__Records provided__.

※

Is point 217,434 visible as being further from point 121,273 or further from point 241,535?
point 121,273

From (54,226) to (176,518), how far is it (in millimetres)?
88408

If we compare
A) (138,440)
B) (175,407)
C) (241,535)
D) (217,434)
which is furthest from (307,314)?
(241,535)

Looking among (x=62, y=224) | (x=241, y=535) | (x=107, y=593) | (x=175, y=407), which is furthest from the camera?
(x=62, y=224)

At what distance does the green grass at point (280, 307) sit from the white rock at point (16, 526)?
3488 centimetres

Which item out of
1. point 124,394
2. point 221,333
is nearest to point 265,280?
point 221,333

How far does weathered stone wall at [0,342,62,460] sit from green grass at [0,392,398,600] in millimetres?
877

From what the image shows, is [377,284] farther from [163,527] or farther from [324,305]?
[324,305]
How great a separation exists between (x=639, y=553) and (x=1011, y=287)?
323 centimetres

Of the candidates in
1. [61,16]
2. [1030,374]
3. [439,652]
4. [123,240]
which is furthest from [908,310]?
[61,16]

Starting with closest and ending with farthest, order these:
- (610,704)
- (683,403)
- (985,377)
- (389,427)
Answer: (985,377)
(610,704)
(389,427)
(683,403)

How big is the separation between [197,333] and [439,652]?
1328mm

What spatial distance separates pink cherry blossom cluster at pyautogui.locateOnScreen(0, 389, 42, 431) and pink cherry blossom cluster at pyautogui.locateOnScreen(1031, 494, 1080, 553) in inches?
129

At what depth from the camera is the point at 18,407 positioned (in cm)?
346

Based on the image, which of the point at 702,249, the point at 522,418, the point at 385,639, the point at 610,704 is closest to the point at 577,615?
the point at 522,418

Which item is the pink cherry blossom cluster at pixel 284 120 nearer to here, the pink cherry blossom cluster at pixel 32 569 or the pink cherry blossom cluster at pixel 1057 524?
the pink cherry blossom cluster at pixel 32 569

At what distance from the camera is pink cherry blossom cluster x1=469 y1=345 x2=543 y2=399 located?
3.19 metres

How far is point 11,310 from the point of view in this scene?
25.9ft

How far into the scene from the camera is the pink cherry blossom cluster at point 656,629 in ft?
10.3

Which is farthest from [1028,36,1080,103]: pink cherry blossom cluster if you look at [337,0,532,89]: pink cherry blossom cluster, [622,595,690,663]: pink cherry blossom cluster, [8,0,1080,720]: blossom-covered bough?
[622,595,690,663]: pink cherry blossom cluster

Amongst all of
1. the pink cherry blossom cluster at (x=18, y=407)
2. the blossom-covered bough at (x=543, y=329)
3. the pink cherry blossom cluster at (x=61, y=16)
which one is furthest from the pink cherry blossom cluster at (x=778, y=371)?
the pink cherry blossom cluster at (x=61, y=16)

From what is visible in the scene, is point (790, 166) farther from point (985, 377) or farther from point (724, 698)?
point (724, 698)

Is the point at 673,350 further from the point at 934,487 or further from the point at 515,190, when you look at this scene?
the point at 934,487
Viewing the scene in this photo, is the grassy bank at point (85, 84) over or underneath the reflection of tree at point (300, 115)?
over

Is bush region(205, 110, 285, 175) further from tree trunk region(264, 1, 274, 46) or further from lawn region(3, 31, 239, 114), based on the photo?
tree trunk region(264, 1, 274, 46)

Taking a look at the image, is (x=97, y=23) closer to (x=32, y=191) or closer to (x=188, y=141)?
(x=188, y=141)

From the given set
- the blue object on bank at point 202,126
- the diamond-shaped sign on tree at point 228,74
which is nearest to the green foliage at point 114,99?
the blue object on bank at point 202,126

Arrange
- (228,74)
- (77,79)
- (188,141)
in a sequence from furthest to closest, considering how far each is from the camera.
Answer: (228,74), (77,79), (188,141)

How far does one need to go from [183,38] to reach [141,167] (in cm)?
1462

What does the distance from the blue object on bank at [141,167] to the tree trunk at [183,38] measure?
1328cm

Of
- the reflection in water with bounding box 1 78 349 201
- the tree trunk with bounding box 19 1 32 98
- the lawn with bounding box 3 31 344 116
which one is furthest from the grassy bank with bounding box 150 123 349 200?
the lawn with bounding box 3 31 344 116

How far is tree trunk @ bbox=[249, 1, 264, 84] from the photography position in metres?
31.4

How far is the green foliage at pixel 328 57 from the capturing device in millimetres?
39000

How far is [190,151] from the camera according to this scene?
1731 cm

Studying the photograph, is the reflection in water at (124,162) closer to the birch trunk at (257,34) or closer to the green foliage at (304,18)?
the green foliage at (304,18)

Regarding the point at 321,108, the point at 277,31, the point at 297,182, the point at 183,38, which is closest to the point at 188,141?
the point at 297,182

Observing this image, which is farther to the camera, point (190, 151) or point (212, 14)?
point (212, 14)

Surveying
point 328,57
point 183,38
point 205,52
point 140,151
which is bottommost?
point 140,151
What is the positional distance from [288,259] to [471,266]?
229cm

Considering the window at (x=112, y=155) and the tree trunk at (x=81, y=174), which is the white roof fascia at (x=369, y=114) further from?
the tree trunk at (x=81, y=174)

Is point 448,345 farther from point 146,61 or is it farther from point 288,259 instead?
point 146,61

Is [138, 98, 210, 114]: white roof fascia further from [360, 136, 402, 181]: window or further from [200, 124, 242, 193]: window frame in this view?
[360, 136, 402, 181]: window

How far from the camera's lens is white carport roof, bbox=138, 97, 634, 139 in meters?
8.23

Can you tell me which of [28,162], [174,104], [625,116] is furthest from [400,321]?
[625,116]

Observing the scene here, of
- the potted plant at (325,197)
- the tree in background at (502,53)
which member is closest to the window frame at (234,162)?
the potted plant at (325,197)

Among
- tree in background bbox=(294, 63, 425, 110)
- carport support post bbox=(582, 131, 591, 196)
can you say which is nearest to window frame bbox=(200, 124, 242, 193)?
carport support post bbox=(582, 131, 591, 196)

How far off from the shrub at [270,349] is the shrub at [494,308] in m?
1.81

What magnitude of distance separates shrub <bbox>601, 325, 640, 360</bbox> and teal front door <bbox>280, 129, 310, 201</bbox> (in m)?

※

__What is being asked__. Rename "teal front door" to "blue front door" throughout all of the records above, and leave every other part unchanged.

__Reply to the task__.
Is point 217,434 visible as being further from point 121,273 or further from point 241,535?
point 121,273

From (54,226) to (176,518), how far is it (in millimetres)?
88408

If we compare
A) (138,440)
B) (175,407)
C) (241,535)
D) (217,434)
which is furthest from (307,314)?
(241,535)

Looking among (x=62, y=224) | (x=241, y=535) | (x=107, y=593) | (x=175, y=407), which is furthest from the camera?
(x=62, y=224)

At what distance does the green grass at point (280, 307) sit from the white rock at point (16, 526)?
3488 centimetres

Which item out of
1. point 124,394
2. point 221,333
is nearest to point 265,280?
point 221,333

How far does weathered stone wall at [0,342,62,460] sit from green grass at [0,392,398,600] in millimetres?
877

From what the image shows, is [377,284] farther from [163,527] or farther from [324,305]?
[324,305]
How great a separation exists between (x=639, y=553) and (x=1011, y=287)?
323 centimetres

Of the candidates in
1. [61,16]
2. [1030,374]
3. [439,652]
4. [123,240]
which is furthest from [908,310]?
[61,16]

Starting with closest and ending with farthest, order these:
- (610,704)
- (683,403)
- (985,377)
- (389,427)
Answer: (985,377)
(610,704)
(389,427)
(683,403)

How big is the separation between [197,333] and [439,652]?
1328mm

What spatial distance separates pink cherry blossom cluster at pyautogui.locateOnScreen(0, 389, 42, 431) and pink cherry blossom cluster at pyautogui.locateOnScreen(1031, 494, 1080, 553) in inches?
129

At what depth from the camera is the point at 18,407 positioned (in cm)?
346

Based on the image, which of the point at 702,249, the point at 522,418, the point at 385,639, the point at 610,704 is closest to the point at 577,615?
the point at 522,418

Which item is the pink cherry blossom cluster at pixel 284 120 nearer to here, the pink cherry blossom cluster at pixel 32 569 or the pink cherry blossom cluster at pixel 1057 524?
the pink cherry blossom cluster at pixel 32 569

At what distance from the camera is pink cherry blossom cluster x1=469 y1=345 x2=543 y2=399 located?
3.19 metres

How far is point 11,310 from the point of view in this scene?
25.9ft

How far into the scene from the camera is the pink cherry blossom cluster at point 656,629 in ft?
10.3

Which is farthest from [1028,36,1080,103]: pink cherry blossom cluster if you look at [337,0,532,89]: pink cherry blossom cluster, [622,595,690,663]: pink cherry blossom cluster, [8,0,1080,720]: blossom-covered bough?
[622,595,690,663]: pink cherry blossom cluster

Amongst all of
1. the pink cherry blossom cluster at (x=18, y=407)
2. the blossom-covered bough at (x=543, y=329)
3. the pink cherry blossom cluster at (x=61, y=16)
which one is furthest from the pink cherry blossom cluster at (x=778, y=371)?
the pink cherry blossom cluster at (x=61, y=16)

From what is visible in the scene, is point (790, 166) farther from point (985, 377) or farther from point (724, 698)?
point (724, 698)

Is the point at 673,350 further from the point at 934,487 or further from the point at 515,190, when you look at this scene?
the point at 934,487
Viewing the scene in this photo, is the grassy bank at point (85, 84) over or underneath the reflection of tree at point (300, 115)?
over

Is bush region(205, 110, 285, 175) further from tree trunk region(264, 1, 274, 46) or further from lawn region(3, 31, 239, 114), based on the photo?
tree trunk region(264, 1, 274, 46)

Taking a look at the image, is (x=97, y=23) closer to (x=32, y=191) or closer to (x=188, y=141)?
(x=188, y=141)

From the given set
- the blue object on bank at point 202,126
- the diamond-shaped sign on tree at point 228,74
which is nearest to the green foliage at point 114,99?
the blue object on bank at point 202,126

Arrange
- (228,74)
- (77,79)
- (188,141)
in a sequence from furthest to closest, considering how far each is from the camera.
Answer: (228,74), (77,79), (188,141)

How far does one need to go from [183,38] to reach [141,167] (in cm)?
1462

What does the distance from the blue object on bank at [141,167] to the tree trunk at [183,38] measure?
1328cm

Of
- the reflection in water with bounding box 1 78 349 201
- the tree trunk with bounding box 19 1 32 98
- the lawn with bounding box 3 31 344 116
which one is furthest from the grassy bank with bounding box 150 123 349 200?
the lawn with bounding box 3 31 344 116

How far is tree trunk @ bbox=[249, 1, 264, 84] from the photography position in metres?
31.4

How far is the green foliage at pixel 328 57 from the capturing device in millimetres?
39000

How far is [190,151] from the camera according to this scene?
1731 cm

Studying the photograph, is the reflection in water at (124,162) closer to the birch trunk at (257,34) or closer to the green foliage at (304,18)?
the green foliage at (304,18)

Regarding the point at 321,108, the point at 277,31, the point at 297,182, the point at 183,38, which is closest to the point at 188,141?
the point at 297,182

Observing this image, which is farther to the camera, point (190, 151) or point (212, 14)?
point (212, 14)

Surveying
point 328,57
point 183,38
point 205,52
point 140,151
which is bottommost?
point 140,151
What is the positional distance from [288,259] to [471,266]?
229cm

Considering the window at (x=112, y=155) and the tree trunk at (x=81, y=174), which is the white roof fascia at (x=369, y=114) further from?
the tree trunk at (x=81, y=174)

Is point 448,345 farther from point 146,61 or is it farther from point 288,259 instead?
point 146,61

Is [138, 98, 210, 114]: white roof fascia further from [360, 136, 402, 181]: window or further from [200, 124, 242, 193]: window frame in this view?
[360, 136, 402, 181]: window

How far from the camera's lens is white carport roof, bbox=138, 97, 634, 139 in meters?
8.23

Can you tell me which of [28,162], [174,104], [625,116] is furthest from [400,321]?
[625,116]

Observing the scene here, of
- the potted plant at (325,197)
- the tree in background at (502,53)
which member is closest to the window frame at (234,162)?
the potted plant at (325,197)

Among
- tree in background bbox=(294, 63, 425, 110)
- carport support post bbox=(582, 131, 591, 196)
can you say which is nearest to window frame bbox=(200, 124, 242, 193)?
carport support post bbox=(582, 131, 591, 196)

How far off from the shrub at [270,349] is the shrub at [494,308] in m?
1.81

What magnitude of distance separates shrub <bbox>601, 325, 640, 360</bbox> and blue front door <bbox>280, 129, 310, 201</bbox> (in m)?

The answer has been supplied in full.